There was no respite for an equity market labouring under the wearying weight of the petrol crisis and continuing concerns over sterling yesterday.
The London market's benchmark index, the FTSE 100, fell away for the seventh consecutive session, continuing to gnaw at the rapidly disappearing confidence of the bulls who got so excited by the market's sudden rally around two weeks ago. That saw the FTSE 100 briefly top 6,800 on September 1st, when the TMT buying frenzy was at its height.
Sentiment yesterday remained stubbornly depressed as the market refused to acknowledge more encouraging economic news. Hard on the heels of the lowest monthly inflation figure since records began was news that average earnings for the three months to July came in below expectations and showed the lowest quarterly increase since June 1997. Unemployment fell to 3.6 per cent, the lowest level since October 1975.
Wall Street gave little help with a mixed performance on Tuesday when the Dow Jones Industrial Average rose 37 points and the Nasdaq Composite fell 47 points followed by a weak opening yesterday, especially by the Dow. That fell over 70 points not long after London closed for the day.
The FTSE 100 continued its downwards spiral to finish the day below 6,500, off 77.3 at 6,478.2, dropping below a couple of so-called resistance points in the process. At its worst, not long before Wall Street opened, the index recorded a three-figure decline. Over the past seven trading sessions the 100 index has fallen 319.9, or 4.7 per cent.
The FTSE SmallCap was another casualty, down 9.6 at 3,561.4, while the Techmark 100 remained unloved and settled 43.22 off at 3,921.35.

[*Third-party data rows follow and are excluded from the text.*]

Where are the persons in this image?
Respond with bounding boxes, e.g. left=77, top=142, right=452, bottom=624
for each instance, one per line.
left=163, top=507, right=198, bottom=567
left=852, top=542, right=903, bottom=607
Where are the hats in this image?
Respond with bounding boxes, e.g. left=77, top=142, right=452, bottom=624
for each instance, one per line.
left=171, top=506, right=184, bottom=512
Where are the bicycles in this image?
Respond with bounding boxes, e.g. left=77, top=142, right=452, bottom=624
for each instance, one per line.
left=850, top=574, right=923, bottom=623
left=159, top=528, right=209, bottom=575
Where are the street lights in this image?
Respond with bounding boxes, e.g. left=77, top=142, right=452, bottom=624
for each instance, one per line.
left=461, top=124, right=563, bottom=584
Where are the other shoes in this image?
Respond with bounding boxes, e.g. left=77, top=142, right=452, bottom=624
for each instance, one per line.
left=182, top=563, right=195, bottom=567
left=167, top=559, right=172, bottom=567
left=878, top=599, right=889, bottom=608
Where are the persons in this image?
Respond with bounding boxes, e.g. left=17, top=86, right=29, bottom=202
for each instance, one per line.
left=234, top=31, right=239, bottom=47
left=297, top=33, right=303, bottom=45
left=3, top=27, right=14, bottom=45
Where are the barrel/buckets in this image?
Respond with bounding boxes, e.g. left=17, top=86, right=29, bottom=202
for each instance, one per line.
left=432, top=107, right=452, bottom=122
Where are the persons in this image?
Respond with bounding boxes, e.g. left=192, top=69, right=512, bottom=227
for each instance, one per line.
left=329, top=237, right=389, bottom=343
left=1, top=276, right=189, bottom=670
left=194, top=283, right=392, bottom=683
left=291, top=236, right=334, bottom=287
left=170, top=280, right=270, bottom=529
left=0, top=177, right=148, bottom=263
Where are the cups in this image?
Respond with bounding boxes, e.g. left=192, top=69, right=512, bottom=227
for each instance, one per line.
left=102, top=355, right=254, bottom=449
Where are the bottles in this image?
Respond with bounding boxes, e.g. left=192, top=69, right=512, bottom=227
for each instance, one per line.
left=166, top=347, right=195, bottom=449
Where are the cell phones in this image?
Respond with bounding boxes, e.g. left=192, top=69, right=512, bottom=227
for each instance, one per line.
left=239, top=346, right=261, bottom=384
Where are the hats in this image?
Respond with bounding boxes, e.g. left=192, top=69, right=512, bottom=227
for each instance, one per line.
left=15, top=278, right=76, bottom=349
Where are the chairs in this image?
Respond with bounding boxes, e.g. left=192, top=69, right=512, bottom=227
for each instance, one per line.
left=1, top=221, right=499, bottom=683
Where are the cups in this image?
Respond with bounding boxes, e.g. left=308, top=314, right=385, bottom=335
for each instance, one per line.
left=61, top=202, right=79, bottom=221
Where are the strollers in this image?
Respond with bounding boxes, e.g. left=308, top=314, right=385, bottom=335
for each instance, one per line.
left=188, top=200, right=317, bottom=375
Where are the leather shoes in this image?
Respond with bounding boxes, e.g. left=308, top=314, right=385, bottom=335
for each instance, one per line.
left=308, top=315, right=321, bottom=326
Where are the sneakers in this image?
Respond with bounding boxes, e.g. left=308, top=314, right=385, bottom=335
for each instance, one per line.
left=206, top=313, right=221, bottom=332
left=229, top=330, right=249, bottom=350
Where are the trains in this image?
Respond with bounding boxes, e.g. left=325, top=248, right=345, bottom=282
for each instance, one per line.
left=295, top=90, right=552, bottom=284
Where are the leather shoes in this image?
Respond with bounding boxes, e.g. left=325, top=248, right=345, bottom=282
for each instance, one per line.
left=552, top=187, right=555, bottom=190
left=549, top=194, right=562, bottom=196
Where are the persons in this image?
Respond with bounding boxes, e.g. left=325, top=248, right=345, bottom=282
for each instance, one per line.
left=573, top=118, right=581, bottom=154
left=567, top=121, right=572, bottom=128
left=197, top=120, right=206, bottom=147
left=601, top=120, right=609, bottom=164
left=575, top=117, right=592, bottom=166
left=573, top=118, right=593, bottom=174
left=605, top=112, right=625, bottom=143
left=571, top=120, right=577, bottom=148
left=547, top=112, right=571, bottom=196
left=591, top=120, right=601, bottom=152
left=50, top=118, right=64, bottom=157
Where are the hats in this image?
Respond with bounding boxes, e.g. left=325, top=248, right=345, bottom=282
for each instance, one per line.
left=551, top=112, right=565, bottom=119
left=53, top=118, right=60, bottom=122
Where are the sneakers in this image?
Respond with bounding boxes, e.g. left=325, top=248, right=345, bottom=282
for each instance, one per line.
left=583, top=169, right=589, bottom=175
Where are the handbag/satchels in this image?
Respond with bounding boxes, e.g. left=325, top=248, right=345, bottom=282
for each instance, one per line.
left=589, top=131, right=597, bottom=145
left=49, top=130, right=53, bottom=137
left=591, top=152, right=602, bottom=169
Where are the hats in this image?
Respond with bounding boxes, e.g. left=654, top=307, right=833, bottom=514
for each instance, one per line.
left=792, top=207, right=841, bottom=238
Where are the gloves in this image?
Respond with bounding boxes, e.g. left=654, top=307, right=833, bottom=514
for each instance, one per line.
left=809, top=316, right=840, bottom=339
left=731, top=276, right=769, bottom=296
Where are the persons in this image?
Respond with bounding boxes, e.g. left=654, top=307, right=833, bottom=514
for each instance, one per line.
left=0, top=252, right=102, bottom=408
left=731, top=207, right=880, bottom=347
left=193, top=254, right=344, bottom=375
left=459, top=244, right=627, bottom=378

The only winner among the main FTSE indices was the 250, which struggled for much of the session only to emerge in positive ground at the end of the day, bolstered by excellent performances from a number of biotech and transport related stocks such as Securicor, Avis Europe and First Group.
Transport stocks also featured prominently in a FTSE 100 index which suffered from the effects of weak performances from the oil majors, BP Amoco and Shell and from Vodafone Group. Those three stocks accounted for around two thirds of the decline in the 100 index.
But the outstanding performances in the leaders came from an unlikely area, the retailers, where Marks & Spencer topped the list of winners as vague takeover speculation returned, followed by Kingfisher, which plans to split into do-it-yourself and general retail arms.
Turnover in equities was 1.79 billion shares, a figure boosted by a number of sell programmes.